#coffee#profit sharing model#coffee industry#Thrive Farmers

Thrive: coffee with a conscience

|Nov 5|magazine12 min read

Everyone loves coffee. Starbucks has built its business around the love of coffee. Busy people everywhere depend on coffee to perk them up and keep them going even when they find themselves functioning with little to no sleep. Let’s face it, it’s the delicious nectar that keeps everyone civil and more alert while in the office, running errands or trying to manage a household.  

But where does it come from? The grocery store? Starbucks? A local roaster? The best cup of coffee is rooted in generations of farmers cultivating and perfecting their art. Without the steady pruning of a seasoned farmer, coffee cannot reach its full potential.

Coffee farming is a struggling industry. Farmers rarely make ends meet and apply great effort just to cover the cost of production. Frankly, this is the way it’s always been. Coffee farmers are often passed down the trade from generation to generation with virtually no business training rendering their business operation highly unsuccessful.  More than a lack of training, a lack of funds to maintain farming equipment, hire help etc., makes it difficult to sustain. This links back to an average of $600 a year earned by farmers

Michael Jones, founder and CEO of Thrive Farmers Coffee has set out to change the landscape of the industry forever. Coffee has started to become an expensive commodity in the market; however the price hike is not mirrored in farmers’ salaries. It hit a high in 2011, but is now at a four-year low of $1.15 per pound. It is expensive to general consumers, but big businesses are increasing cost with a low cost to themselves. Farmers continue receiving unfair wages. 

There are common challenges in the supply chain, the farmers are not well educated on best practices and they live in limited communities. Jones saw an opportunity, cut out the middle man, and simplified the supply chain to bring a level of transparency to the market so coffee farmers could begin to Thrive.

“There were way too many layers in the supply chain that weren’t necessary,” explains Jones.

Thrive began with humble roots as a former colleague of Jones’ moved to Costa Rica to farm coffee as a hobby. When he discovered that coffee farming on the whole yielded no income he started brainstorming.
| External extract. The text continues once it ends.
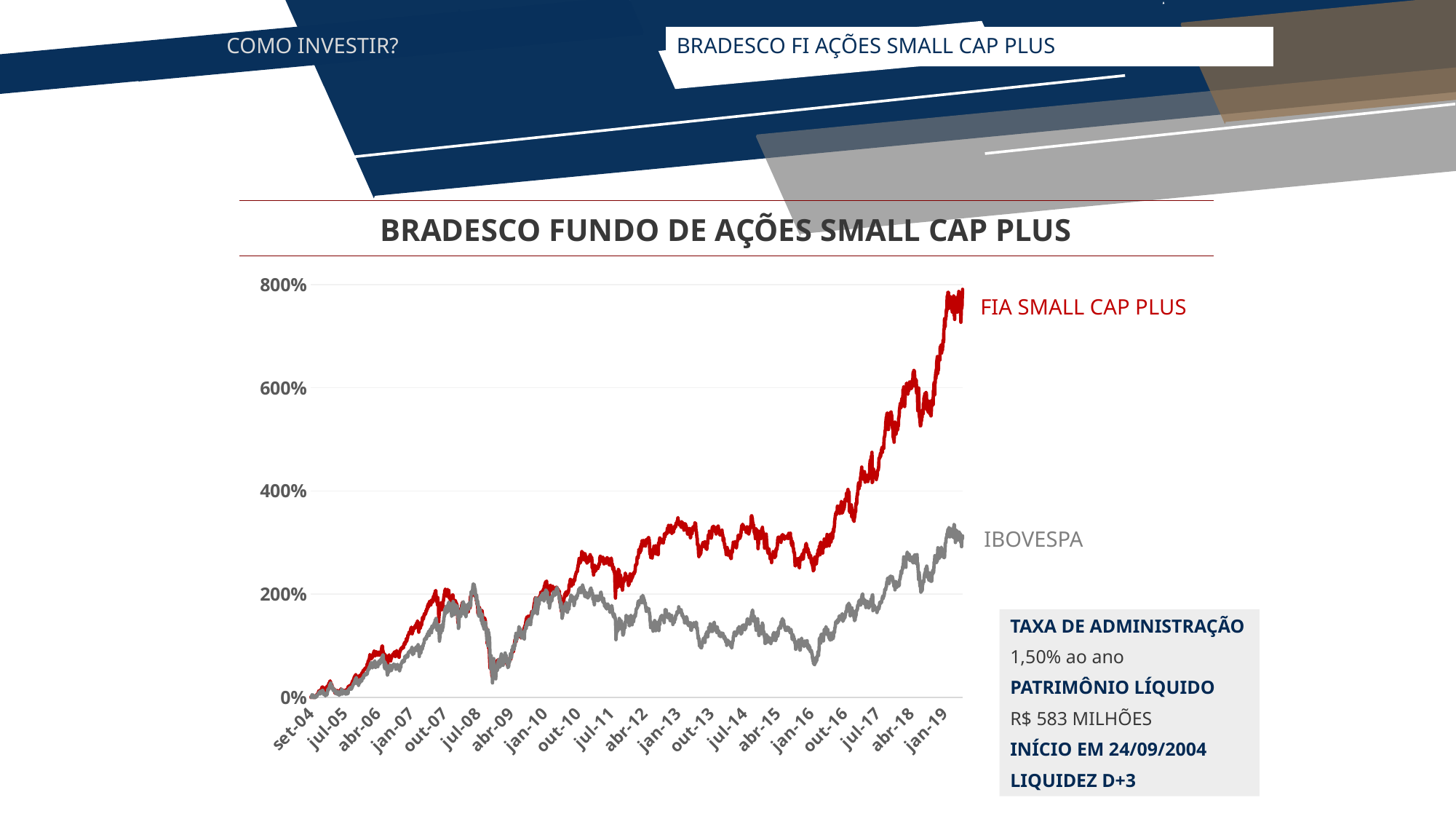
Which series is drawn in red? FIA SMALL CAP PLUS Around jan-16, is the value for IBOVESPA greater or less than 200%? less What is the title of the chart? BRADESCO FUNDO DE AÇÕES SMALL CAP PLUS How many date labels are shown on the x axis? 20 At the end of the period (jan-19), is the value for FIA SMALL CAP PLUS greater or less than 600%? greater Overall, does the FIA SMALL CAP PLUS line rise or fall from set-04 to jan-19? rise What is the highest value shown on the y axis? 800% Around jan-13, is the value for FIA SMALL CAP PLUS greater or less than 200%? greater At the end of the period, which series has the higher value, FIA SMALL CAP PLUS or IBOVESPA? FIA SMALL CAP PLUS How many series are plotted on the chart? 2 What kind of chart is shown on the slide? line chart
Through a series of strategic partnerships he partnered with a fourth generation coffee farmer and they sold coffee directly to tourists who came through their tiny tourist town. They fundamentally eliminated the costly supply chain by selling directly to consumers. They sold their entire crop and developed a profit sharing model to help other coffee farmers. The consignment model allowed farmers to make five to 10 times more profit compared with fair trade prices.

“We found that people loved supporting the farmers directly. By getting rid of a blind supply chain we were able to provide people with a real connection to their coffee,” says Jones.

The Thrive model was built to prove there is a way to change how farmers are paid for their crops. The company keeps it simple with a revenue sharing model. The farmers give the company coffee on consignment and reap the benefits of a limited supply chain and thus a greater return on their crops. Thrive teaches farmers best farming practices and cost management techniques. Farmers are accepted into the growing community based on the quality of their product. Quality is the number one attribute for a Thrive farmer and the company takes it very seriously.

Jones explains, “We went to work, put together this profit-sharing model, and designed a brand around it. We traveled central America and now have over 400 families growing 350,000 pounds of coffee in 12 regions and three countries. Most coffee farmers needed a reason to have hope for the future. That is where we come in. We give people a sense of accomplishment and pride while providing great growth in the marketplace.”

In the first year of business, Thrive sold all of the coffee it sourced. That is validation of the great partnerships and alignment of values Thrive set out to accomplish.

So what about “fair trade?”  According to Jones, “Fair trade is technically not fair trade, and a lot of parallels get made between Thrive’s profit sharing model and fair trade coffee.”  Fair trade is an insurance policy, stating that farmers can’t get paid below a certain price for their crop. There is no real incentive or tie in to quality where fair trade is concerned. As long as the farmer pays for the fair trade certification, they are in the program. Additionally, nothing about the fair trade system is designed to allow the farmers to participate in the upside of the market.  There is no real way to make more money. If a farmer operates under the fair trade system, they will not benefit if the price of coffee goes up. With Thrive’s profit sharing model, farmers get the opportunity to monetarily benefit from the market’s upswing.

But Thrive is not just about turning a profit; it’s about nurturing the coffee growing industry and building lasting relationships. Relationships mean everything to Jones, “we are adding real value to our partner’s’ lives, building great relationships and long-term loyalty. If they can make more money selling their coffee somewhere else then we encourage them to do so. We aren’t here to hinder progress; our hope is to recreate the landscape for this industry and help this struggling industry thrive.”